Records to process -
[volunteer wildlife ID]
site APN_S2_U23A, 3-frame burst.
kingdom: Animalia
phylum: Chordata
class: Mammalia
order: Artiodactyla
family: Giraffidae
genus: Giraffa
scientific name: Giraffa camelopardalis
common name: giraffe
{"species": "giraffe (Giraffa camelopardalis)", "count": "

Assignment -
Among the entries above, find every line holding "Giraffa" and copy it.

Exercise output -
genus: Giraffa
scientific name: Giraffa camelopardalis
{"species": "giraffe (Giraffa camelopardalis)", "count": "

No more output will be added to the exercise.